◆ **TRY IT**
Reproduce verbatim the span of the travel nutrition text from "This is where most" to "for the trip.".

◆ **SOURCE TEXT**
————
Generally speaking, you want to be taking it easy on fasting days.  Even if I’m flying, travel days tend to not be the most physically demanding as far as workouts are concerned, so for me it works out that way.

I think fasting is one of the most straightforward ways to make progress on your healthy journey if you can handle it from a metabolic standpoint.  There’s a reason I don’t start everyone on water fasting.  You have to build up to it.  I think travel days specifically are great days to incorporate it, so long as you’re staying hydrated!  

Quality Nutrition

“But what can I eat on vacation?!”

This is where most people I think just give up.  To some degree I get it, but there are plenty of things you can do when planning a trip to make healthy food choices.

Obviously, this is going to heavily depend on where you’re going, but I do think you can make some smart choices no matter where your adventures take you.

Planning Ahead

Yes, you might think this sounds like a “no, duh,” but how many people actually do it?  I will tell you- every single time my wife and I travel, we look at where we’re going and scope out both restaurants and markets before we leave for the trip.

Yes, it’s a little extra time, but it saves you A LOT of headaches and poor last-minute decisions.  You can even take the next step and make reservations at certain spots too.  I personally am a fan of hitting local markets, especially local farmers’ markets if they’re open, and loading up on whatever in season fruits are available at a minimum.  It’s easy for snacking or small meals if you have a big event planned later in the day.

Better yet, because AirBnBs have become so popular, more people have access to kitchens while they travel than ever before.  TAKE ADVANTAGE OF THIS with easy simple meals when you have the opportunity!  

Most places, especially cities, will have decent options if you actually take the time to look and plan accordingly.  Will everything be perfect?  Probably not.  But it’s certainly better than winging it.

Baseline Nutrition Options

As I mentioned above, I am generally not a fan of traveling with baggies.  However, nowadays, there are nice travel containers that make it easier to travel with powders if you absolutely have to.  

If I want to shore up my nutrition when traveling, I want to make sure I’m getting the fruits and vegetables I need, ideally organic.  While I can do this at the store, sometimes it’s nice to have a little insurance, and this is where I personally like Purium’s products.  The nice thing about Purium is I know their foods are regeneratively grown, organic, wind-dried and dehydrated, meaning they are about as close as you can get to eating the real thing from a processing standpoint.

I do like their blends that can serve as pseudo meal replacements on trips, including:

I think all of these are fantastic options for travel.  At least you know you’ll be getting in some high-quality nutrition as a baseline.  I personally like blending these with fruits, but if you don’t have access to a blender, even adding these to water can work too.

As far as storage there are plenty of containers you can try containers like this if you want to avoid using plastic baggies.  I think these ones are great for trips!  You can opt to travel with glass containers, but of course, there’s a risk you run with that!


What Are Binders?

I’ll be open about this here- I am much more conservative with binder use than most people in this space.  And it isn’t because I don’t think they work.  They do.  In fact, many of them work really well.  So well that they will absorb the beneficial nutrients you consume as well, when taken at incorrect times.  Practically, I think they’re nice to have in a pinch, but am not a fan of using them long-term.
————
◆ **INFORMATION PROVIDED**
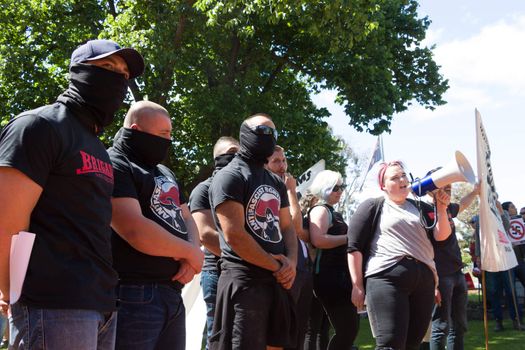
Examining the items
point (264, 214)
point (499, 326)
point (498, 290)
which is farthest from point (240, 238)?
point (498, 290)

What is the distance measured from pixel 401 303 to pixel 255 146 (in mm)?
1624

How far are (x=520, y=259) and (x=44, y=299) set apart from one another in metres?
10.3

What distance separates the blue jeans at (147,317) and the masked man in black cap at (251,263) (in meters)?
0.74

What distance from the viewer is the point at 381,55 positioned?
17.8 metres

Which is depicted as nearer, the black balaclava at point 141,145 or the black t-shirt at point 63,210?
the black t-shirt at point 63,210

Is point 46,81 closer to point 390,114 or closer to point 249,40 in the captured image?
point 249,40

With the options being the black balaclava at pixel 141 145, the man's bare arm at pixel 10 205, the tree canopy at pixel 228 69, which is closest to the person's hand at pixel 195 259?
the black balaclava at pixel 141 145

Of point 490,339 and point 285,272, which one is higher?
point 285,272

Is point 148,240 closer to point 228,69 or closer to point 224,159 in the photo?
point 224,159

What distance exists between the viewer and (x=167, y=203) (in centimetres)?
328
————
◆ **TASK RESPONSE**
This is where most people I think just give up.  To some degree I get it, but there are plenty of things you can do when planning a trip to make healthy food choices.

Obviously, this is going to heavily depend on where you’re going, but I do think you can make some smart choices no matter where your adventures take you.

Planning Ahead

Yes, you might think this sounds like a “no, duh,” but how many people actually do it?  I will tell you- every single time my wife and I travel, we look at where we’re going and scope out both restaurants and markets before we leave for the trip.